- Occupation: Personal secretary
- Known for: Involvement with and relation to the FLDS Jeffs family
- Parent(s): Rulon Jeffs and Marilyn Steed
- Relatives: Warren Jeffs, Lyle Jeffs, Seth Jeffs, Brent W. Jeffs

= Nephi Jeffs =

FLDS Leader

Nephi Jeffs is an American Fundamentalist Church of Jesus Christ of Latter Day Saints leader. He is the bishop of the Short Creek Stake, and is his brother Warren Jeffs's personal secretary.

==Family==
Nephi Steed Jeffs was born to the polygamous FLDS prophet Rulon Jeffs and his fourth wife Marilyn Steed. He is the full brother of Warren, Lyle, and Seth Jeffs among others. Members of the Jeffs family are considered polygamist elite and FLDS members consider their members to be of "royal blood." Being the son of Rulon Jeffs and the brother of Warren Jeffs secured Nephi's place in the FLDS hierarchy.

As of May 2008, Nephi had acquired 14 wives. Of members of his ward listed on records obtained by a federal investigation, Nephi had the second highest number of wives. Church elder Wendell Nielsen had the most wives listed at 21, while the third highest number of wives in the ward was Isaac Jeffs, another Jeffs brother, with 10.

==In the FLDS==
Rulon Jeffs's secretary had always been Rebecca Musser's "sister-wife Mother" Noreen. In Musser's memoir The Witness Wore Red, she describes how Noreen was abruptly replaced with Nephi, who reported to Warren instead of Rulon. After Rulon died and Warren solidified power, Nephi continued being his secretary and personal confidant, also acting as a general personal assistant.

During the April 2008 raid of YFZ Ranch in Eldorado, Texas, Nephi was listed in a federal search warrant. The state's motion to seize property included some of Nephi's personal photographs.

As of 8 August 2016, Nephi Jeffs was named as the presiding Bishop of the Short Creek Stake, following his Brother Lyle Jeffs fleeing from the US judicial system.

==Warren Jeffs's incarceration==
After Warren was apprehended and incarcerated in 2006, Nephi frequently visited Warren in jail. Of the ten trips that he made to see Warren, he was accompanied on eight of them by Lindsay Barlow, another FLDS member who acted as Nephi's security. Barlow also accompanied Nephi to the courtroom hearings as security.

While Warren was being held at the Purgatory Jail in Hurricane, Utah, he said to Nephi that he was not the true prophet and had taken power even though he "was not called of God." Nephi said he was, and Warren told him to spread the news to his followers. Nephi did not distribute the 25 January video as Warren said he should and it later became public. Jeffs said that Warren was "being tested by the Lord" and told Warren that his followers "will not forsake you."

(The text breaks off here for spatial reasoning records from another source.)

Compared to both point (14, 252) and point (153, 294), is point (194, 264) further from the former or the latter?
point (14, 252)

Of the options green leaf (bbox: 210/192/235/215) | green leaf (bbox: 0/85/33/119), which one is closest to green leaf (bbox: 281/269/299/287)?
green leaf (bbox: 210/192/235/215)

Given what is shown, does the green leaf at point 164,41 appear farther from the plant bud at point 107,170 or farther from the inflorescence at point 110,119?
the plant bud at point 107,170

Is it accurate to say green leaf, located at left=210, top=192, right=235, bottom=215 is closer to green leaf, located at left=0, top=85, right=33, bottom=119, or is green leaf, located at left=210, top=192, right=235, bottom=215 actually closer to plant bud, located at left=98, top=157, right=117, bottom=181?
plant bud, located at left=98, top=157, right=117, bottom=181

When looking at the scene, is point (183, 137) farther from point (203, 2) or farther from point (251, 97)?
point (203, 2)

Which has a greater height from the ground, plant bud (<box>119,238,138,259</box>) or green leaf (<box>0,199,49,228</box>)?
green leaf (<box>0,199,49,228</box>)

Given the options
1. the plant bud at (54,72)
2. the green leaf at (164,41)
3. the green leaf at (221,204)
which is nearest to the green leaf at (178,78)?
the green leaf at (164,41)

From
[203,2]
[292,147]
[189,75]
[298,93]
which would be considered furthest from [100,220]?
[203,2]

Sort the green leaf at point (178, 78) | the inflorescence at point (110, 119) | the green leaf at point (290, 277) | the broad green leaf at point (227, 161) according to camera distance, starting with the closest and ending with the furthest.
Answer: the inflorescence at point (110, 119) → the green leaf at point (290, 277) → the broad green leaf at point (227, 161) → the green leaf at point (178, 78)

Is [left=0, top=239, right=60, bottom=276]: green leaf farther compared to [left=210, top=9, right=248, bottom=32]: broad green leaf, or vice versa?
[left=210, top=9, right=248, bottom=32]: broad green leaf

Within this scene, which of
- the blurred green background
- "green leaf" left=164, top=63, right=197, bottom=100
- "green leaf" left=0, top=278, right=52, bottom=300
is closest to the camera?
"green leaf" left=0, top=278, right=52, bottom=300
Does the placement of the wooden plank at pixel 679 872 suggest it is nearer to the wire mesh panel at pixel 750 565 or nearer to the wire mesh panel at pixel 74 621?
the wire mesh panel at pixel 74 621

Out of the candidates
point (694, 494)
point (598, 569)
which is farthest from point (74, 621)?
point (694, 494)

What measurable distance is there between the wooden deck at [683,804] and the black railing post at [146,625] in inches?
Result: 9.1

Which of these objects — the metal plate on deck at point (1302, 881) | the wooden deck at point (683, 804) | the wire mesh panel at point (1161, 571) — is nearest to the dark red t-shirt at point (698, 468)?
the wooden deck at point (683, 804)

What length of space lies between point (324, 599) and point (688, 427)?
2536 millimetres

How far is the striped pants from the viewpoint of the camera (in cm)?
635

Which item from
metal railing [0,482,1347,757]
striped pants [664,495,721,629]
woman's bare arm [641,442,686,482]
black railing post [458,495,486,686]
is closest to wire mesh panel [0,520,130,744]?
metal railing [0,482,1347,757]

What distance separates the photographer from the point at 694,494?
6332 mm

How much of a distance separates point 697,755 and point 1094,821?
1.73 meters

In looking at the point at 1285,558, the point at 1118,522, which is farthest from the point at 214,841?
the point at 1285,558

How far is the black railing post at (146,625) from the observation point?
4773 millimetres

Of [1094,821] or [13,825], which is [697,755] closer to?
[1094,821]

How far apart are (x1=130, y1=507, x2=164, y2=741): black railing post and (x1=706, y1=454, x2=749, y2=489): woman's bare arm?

During Warren's incarceration, Nephi "was responsible for transcribing, decoding and delivering all of Warren's messages."

==Legal issues==
On 9 April 2015, U.S. District Judge David Sam held Nephi Jeffs in contempt of court. In 2012, the United States Department of Labor began an investigation into the role of the FLDS Church and Jeffs in suspected child labor violations. A CNN report said that children were used to harvest nuts at the Southern Utah Pecan Ranch in 2012. Judge Sam ruled that Nephi and Lyle Jeffs disobeyed subpoenas requiring them to answer questions from Labor Department investigators.